Nov 11, 2011 22:33
“y bendito el papel con que he solido
ganarle fama y, ay, mi pensamiento
que parte de él tan sólo ella ha tenido”
Francesco Petrarca
Cuando se sentó a la mesa, lo primero que hizo fue llorar. Ella y yo no hablábamos mucho, con lo ocupada que estaba cada una, y yo siempre he sido mala para consolar a la gente, por lo cual decidí no tomar acción alguna. Sus lágrimas redondas y claras caían sin pudor sobre su camisa negra. Recuerdo que poco después se compuso, se comió un par de Baci que bajó apresuradamente con un golpe de licor de chocolate, y me preguntó cómo iba mi italiano. “Va bene, va bene” fue lo único que pude decir sin miedo a meter la pata, y nos quedamos mirándonos, aunque cada cual ensimismada, por par de minutos. Al despertar de mi trance, no la vi ahí.
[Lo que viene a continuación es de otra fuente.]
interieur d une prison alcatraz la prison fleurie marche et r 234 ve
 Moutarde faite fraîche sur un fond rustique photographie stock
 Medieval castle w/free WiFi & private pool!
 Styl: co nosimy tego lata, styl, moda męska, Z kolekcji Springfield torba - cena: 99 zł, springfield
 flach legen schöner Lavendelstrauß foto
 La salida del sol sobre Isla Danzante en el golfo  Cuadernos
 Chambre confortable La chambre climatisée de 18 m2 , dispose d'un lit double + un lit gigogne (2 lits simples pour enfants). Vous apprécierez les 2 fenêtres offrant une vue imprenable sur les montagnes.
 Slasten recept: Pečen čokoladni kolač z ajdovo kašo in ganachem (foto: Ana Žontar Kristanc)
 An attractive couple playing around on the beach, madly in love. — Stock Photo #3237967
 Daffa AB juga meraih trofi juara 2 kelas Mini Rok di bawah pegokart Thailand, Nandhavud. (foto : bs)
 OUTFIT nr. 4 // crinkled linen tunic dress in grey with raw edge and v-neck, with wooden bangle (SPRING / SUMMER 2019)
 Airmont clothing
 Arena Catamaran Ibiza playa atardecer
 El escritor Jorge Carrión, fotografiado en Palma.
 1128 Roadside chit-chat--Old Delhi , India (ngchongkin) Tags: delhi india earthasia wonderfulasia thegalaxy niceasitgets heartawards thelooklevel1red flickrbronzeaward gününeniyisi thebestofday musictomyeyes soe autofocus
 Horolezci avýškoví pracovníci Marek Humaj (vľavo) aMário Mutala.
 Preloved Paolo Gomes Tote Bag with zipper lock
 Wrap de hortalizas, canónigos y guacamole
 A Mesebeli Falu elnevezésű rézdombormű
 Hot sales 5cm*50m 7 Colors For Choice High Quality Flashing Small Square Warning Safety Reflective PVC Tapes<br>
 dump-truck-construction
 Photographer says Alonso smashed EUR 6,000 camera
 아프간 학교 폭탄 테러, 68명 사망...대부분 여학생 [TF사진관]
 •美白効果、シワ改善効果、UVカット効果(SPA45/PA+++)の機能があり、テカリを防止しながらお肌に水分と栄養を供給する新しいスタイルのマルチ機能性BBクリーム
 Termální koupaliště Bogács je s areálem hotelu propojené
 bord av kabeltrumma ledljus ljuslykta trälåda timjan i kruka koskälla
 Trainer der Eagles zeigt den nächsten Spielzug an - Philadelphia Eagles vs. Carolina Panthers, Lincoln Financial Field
No la volví a ver en ese sitio. Terminé mis cursos año y medio después, y seguí sin verla ahí. Al recoger mis maletas, me topé con una extraña carta escrita en la más exquisita letra, que iba dirigida a ella con un francobollo español. Por una fuerte curiosidad, puse a un lado todo pudor y pude leer el buen francés que cobraba coherencia paulatinamente. Tomé la carta, que todavía olía a vainilla, la guardé, y regresé.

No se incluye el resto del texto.